We will run the getPushshiftData once then run a While loop that continues until the function returns 0 results. This loop is needed as Reddit limits API calls to avoid overloading the server.

data = getPushshiftData(query, after, before, sub)
# Will run until all posts have been gathered 
# from the 'after' date up until before date
while len(data) > 0:
for submission in data:
collectSubData(submission)
subCount+=1
# Calls getPushshiftData() with the created date of the last submission
print(len(data))
print(str(datetime.datetime.fromtimestamp(data[-1]['created_utc'])))
after = data[-1]['created_utc']
data = getPushshiftData(query, after, before, sub)

print(len(data))

This code above:

  • Runs the function once to the maximum limit.
  • Takes the final entry’s creation date and updates the after parameter
  • Reruns until the function returns nothing thus data is less than 0

Check submissions

Once we have our data we can upload into a CSV for further analysis but first, we check what data we have gathered including:

  • Total no. of submissions
  • First entry and last entries titles (search criteria)
  • First and last entries creation times (timeframe)

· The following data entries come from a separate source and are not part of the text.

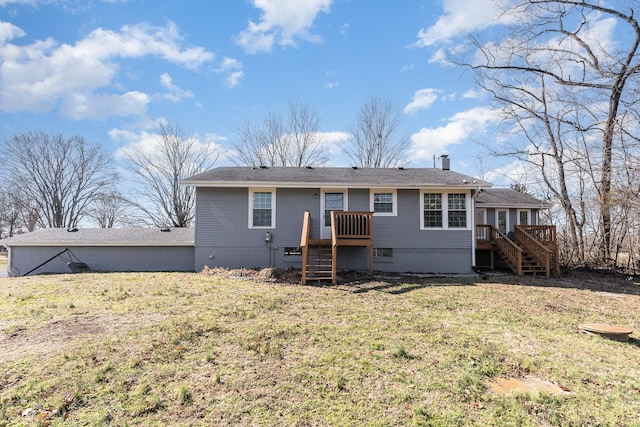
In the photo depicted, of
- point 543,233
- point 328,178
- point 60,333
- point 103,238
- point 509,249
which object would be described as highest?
point 328,178

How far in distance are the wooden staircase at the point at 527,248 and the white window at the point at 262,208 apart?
862 centimetres

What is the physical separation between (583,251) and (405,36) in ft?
43.2

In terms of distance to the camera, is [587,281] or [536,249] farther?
[536,249]

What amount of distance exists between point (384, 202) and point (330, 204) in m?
2.01

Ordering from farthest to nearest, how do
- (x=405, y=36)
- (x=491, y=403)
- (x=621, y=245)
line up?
1. (x=621, y=245)
2. (x=405, y=36)
3. (x=491, y=403)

Here, we turn the dictionary values into a list, access the first entry [0 up to X entries], access that entry’s tuple [always 0], access needed value in tuple [0 up to 7 elements]. And to access the last entry in any list we write -1.

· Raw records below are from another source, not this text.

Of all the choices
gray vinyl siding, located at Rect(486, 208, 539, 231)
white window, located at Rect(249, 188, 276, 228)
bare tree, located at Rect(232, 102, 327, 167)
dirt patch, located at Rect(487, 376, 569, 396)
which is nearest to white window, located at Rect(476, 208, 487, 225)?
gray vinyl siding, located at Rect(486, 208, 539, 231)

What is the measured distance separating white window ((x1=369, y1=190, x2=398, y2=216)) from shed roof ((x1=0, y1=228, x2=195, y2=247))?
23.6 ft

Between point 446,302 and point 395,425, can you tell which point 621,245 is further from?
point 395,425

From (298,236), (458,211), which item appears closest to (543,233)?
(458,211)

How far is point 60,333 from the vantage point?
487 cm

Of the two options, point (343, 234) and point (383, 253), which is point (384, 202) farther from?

print(str(len(subStats)) + " submissions have added to list")
print("1st entry is:")
print(list(subStats.values())[0][0][1] + " created: " + str(list(subStats.values())[0][0][5]))
print("Last entry is:")
print(list(subStats.values())[-1][0][1] + " created: " + str(list(subStats.values())[-1][0][5]))

We get something like this displayed in the console:

5605 submissions have added to list
1st entry is:
[Screenshot] Finally, it’s taken so long. I can’t wait for the premium Bloodborne theme to show up in my Email. created: 2018-01-01 03:42:03
Last entry is:
[Spider-Man] [Screenshot] Platinum Achieved - I <3 Manhattan created: 2018-09-30 18:41:10

Upload to CSV file

def updateSubs_file():
upload_count = 0
location = "\\Reddit Data\\"
print("input filename of submission file, please add .csv")
filename = input()
file = location + filename
with open(file, 'w', newline='', encoding='utf-8') as file:
a = csv.writer(file, delimiter=',')
headers = ["Post ID","Title","Url","Author","Score","Publish Date","Total No. of Comments","Permalink","Flair"]
a.writerow(headers)
for sub in subStats:
a.writerow(subStats[sub][0])
upload_count+=1

print(str(upload_count) + " submissions have been uploaded")
updateSubs_file()

If you haven’t noticed, I like printing updates to myself to track what my code is doing :). Here we simply set up the filename location via input then write the data to that file.

That’s all for now. This code is very adaptable for whatever other purposes you’ll like to use the Pushshift API for.

Thanks for reading, any feedback is welcome.